La religione islamica non ha un’unica autorità incaricata di definire le norme da seguire su questo e altri temi delicati e ci sono varie scuole di pensiero. In linea generale comunque esiste un consenso di massima intorno all’idea che la vita della donna ha la priorità su quella del feto e che l’aborto può essere consentito prima che il feto assuma un’anima, cosa che a seconda delle diverse interpretazioni avviene tra i 40 e i 120 giorni dopo il concepimento. Anche se nei vari paesi sono in vigore leggi diverse, in pratica l’accesso sicuro all’interruzione di gravidanza resta un’enorme sfida in quasi tutto il Medio Oriente.
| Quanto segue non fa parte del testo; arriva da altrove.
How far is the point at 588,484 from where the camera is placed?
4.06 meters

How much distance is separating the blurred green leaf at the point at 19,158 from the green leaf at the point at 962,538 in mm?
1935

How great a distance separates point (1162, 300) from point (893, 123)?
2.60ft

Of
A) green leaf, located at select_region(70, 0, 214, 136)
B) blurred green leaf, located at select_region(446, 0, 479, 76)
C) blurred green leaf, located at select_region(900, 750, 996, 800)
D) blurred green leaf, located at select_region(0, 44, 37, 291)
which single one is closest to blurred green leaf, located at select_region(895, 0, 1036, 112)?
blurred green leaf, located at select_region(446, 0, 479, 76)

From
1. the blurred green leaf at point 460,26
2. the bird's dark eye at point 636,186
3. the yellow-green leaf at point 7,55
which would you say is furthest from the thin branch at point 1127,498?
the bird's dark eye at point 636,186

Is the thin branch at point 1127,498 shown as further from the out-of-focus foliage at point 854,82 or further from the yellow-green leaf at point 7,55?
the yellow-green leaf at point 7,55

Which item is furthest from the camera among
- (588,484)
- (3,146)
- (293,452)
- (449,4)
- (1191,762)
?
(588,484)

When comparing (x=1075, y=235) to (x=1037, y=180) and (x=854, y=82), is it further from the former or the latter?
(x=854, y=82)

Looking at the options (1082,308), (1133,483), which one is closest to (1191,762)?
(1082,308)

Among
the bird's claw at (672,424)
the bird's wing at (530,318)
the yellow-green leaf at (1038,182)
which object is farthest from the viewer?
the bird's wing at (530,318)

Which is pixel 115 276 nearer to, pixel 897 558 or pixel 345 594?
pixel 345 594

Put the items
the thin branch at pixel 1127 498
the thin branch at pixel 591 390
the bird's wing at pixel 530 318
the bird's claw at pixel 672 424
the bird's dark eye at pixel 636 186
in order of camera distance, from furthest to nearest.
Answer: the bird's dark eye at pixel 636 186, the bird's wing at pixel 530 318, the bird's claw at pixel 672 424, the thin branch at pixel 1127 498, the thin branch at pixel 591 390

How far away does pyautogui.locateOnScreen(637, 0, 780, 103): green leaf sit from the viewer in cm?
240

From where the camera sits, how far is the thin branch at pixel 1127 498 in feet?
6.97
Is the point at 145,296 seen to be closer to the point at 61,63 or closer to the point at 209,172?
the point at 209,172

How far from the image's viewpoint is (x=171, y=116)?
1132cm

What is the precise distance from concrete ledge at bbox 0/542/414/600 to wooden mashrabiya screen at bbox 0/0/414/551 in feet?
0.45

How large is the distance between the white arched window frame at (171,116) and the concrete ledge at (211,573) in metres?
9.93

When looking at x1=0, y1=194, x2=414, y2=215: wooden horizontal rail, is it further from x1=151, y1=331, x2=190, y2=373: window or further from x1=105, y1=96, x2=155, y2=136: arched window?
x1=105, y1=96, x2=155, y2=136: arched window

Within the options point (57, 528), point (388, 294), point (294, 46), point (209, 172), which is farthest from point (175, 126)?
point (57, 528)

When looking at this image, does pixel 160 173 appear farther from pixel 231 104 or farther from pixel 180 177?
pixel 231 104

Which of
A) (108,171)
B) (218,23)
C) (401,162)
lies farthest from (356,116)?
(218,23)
Anche nei paesi in cui in teoria il diritto è garantito spesso ci sono molti ostacoli da superare, soprattutto per le donne provenienti da contesti poveri e disagiati. Per questo ancora oggi molte donne ricorrono ad aborti illegali e pericolosi, che mettono a rischio le loro vite. Secondo l’Organizzazione mondiale della sanità, nell’11 per cento dei casi la mortalità materna nella regione è causata da complicazioni legate a interventi clandestini.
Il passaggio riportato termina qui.